À présent que j’étais habitué à la tranquille dignité de Nebogipfel, la nature bestiale de ces Morlocks originels aux mâchoires pendantes, aux cheveux sales et emmêlés et à la posture voûtée – certains couraient les mains frôlant le sol – était déprimante à l’extrême.

Nous arrivâmes soudain à la lisière du bois. Je franchis tant bien que mal la dernière rangée d’arbres et me retrouvai en train de tituber dans une prairie.

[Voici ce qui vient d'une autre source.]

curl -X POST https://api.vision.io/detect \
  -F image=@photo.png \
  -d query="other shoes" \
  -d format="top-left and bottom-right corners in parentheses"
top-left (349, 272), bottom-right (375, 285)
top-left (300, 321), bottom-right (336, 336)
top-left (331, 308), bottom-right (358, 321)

J’aspirai de généreuses goulées d’air et me retournai pour contempler la forêt en feu. La fumée ondoyante formait une colonne qui s’élevait dans le ciel, occultant les étoiles. Et je vis, au cœur de la forêt, des flammes gigantesques, hautes de plusieurs centaines de pieds, qui s’étiraient verticalement comme des édifices. Les Morlocks continuaient de fuir l’incendie, mais en nombre de plus en plus réduit ; et ceux qui émergeaient du bois étaient blessés et échevelés.

Je me retournai et continuai d’avancer au milieu d’herbes hautes et raides. La chaleur intense que je sentais dans mon dos finit par diminuer au bout d’environ un mille et l’aveuglante clarté écarlate de l’incendie s’atténua en une simple lueur. Après quoi, je ne vis plus de Morlocks.

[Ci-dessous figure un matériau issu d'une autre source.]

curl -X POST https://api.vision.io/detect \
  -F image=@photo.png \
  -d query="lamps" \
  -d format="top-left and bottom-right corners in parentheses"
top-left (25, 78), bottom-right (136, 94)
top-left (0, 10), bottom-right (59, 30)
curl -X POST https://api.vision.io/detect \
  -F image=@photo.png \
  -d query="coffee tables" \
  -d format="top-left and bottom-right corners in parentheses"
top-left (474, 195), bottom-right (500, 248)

Je gravis une colline et, dans la vallée subséquente, j’arrivai dans un lieu que j’avais déjà visité la première fois. Il y avait là des acacias, un certain nombre de dortoirs et une statue incomplète et mutilée qui m’avait rappelé un faune. Nichée au creux de la vallée, je découvris la petite rivière dont j’avais conservé le souvenir. Sa surface turbulente et inégale reflétait la clarté stellaire. Je fis halte sur la berge et déposai délicatement Weena sur le sol. L’eau était froide et coulait rapidement. Je déchirai ma chemise et en plongeai un lambeau dans le courant ; je m’en servis pour baigner le visage de l’infortunée Weena et lui faire boire quelques gouttes d’eau.

Ainsi veillai-je jusqu’à la fin de cette Nuit Obscure, assis au bord de la rivière, la tête de Weena reposant sur mes genoux.